- French: Laurentie
- Directed by: Mathieu Denis Simon Lavoie
- Written by: Mathieu Denis Simon Lavoie
- Produced by: Nancy Grant Sylvain Corbeil Pascal Bascaron
- Starring: Emmanuel Schwartz Jade Hassouné
- Cinematography: Nicolas Canniccioni
- Edited by: Mathieu Denis
- Production company: Metafilms
- Distributed by: Funfilm Distribution
- Release date: July 3, 2011 (KVIFF);
- Running time: 118 minutes
- Country: Canada
- Language: French

= Laurentia (film) =

2011 Canadian drama film

Laurentia (Laurentie) is a Canadian drama film, directed by Mathieu Denis and Simon Lavoie and released in 2011. A meditation on Québécois identity which draws its title from the philosophical concept of Laurentie that was an early precursor to the contemporary Quebec sovereignty movement, the film stars Emmanuel Schwartz as Louis Desprès, an audiovisual technician in Montreal who sinks into a malaise of depression and identity crisis as he becomes increasingly distrustful and suspicious of his new anglophone immigrant neighbour Jay Kashyap (Jade Hassouné).

The film's cast also includes Eugénie Beaudry, Guillaume Cyr, Martin Boily and Simon Gfeller.

The film was screened at the 2011 Cannes Film Market as part of Telefilm Canada's annual Perspectives Canada program, and had its public premiere at the 46th Karlovy Vary International Film Festival.

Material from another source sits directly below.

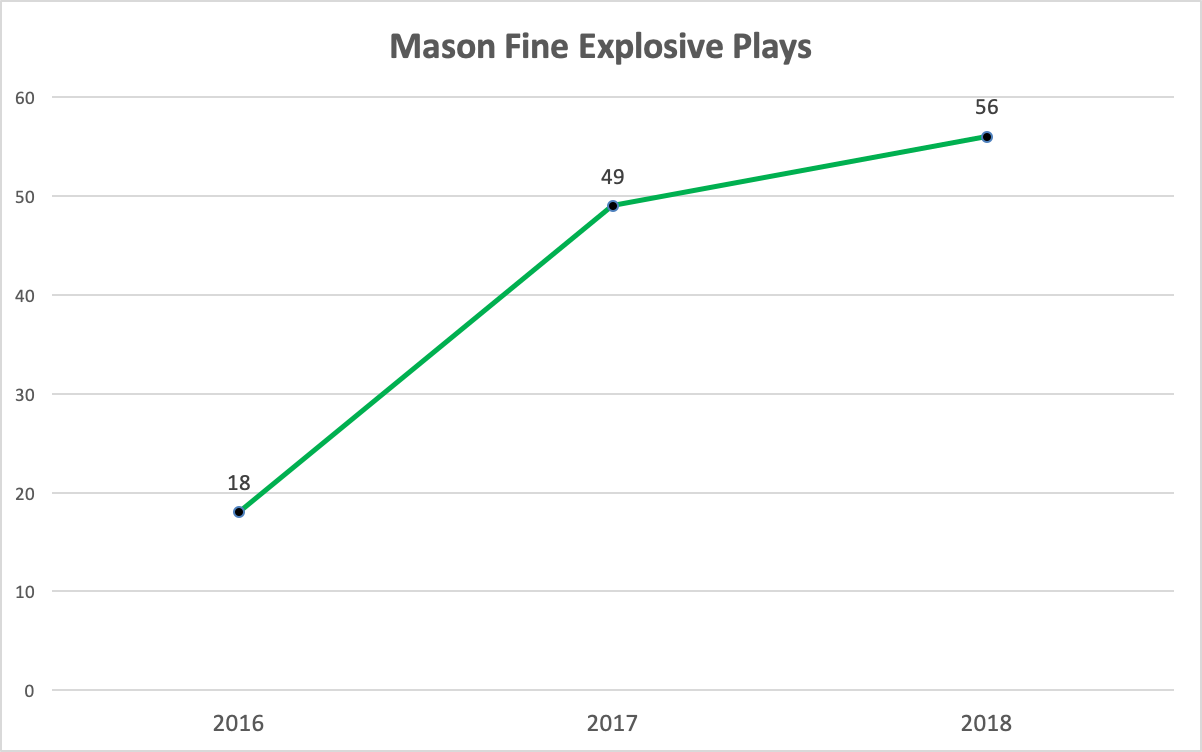 Mason Fine Explosive Plays.png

It had its Canadian premiere at the 2011 Festival du nouveau cinéma.

The film faced some controversy for a scene which featured the lead character masturbating.

==Awards==

The film won the award for Best International Film at the 2012 Raindance Film Festival, and Denis and Lavoie won the award for best director at the 2012 Polar Lights film festival in Saint Petersburg.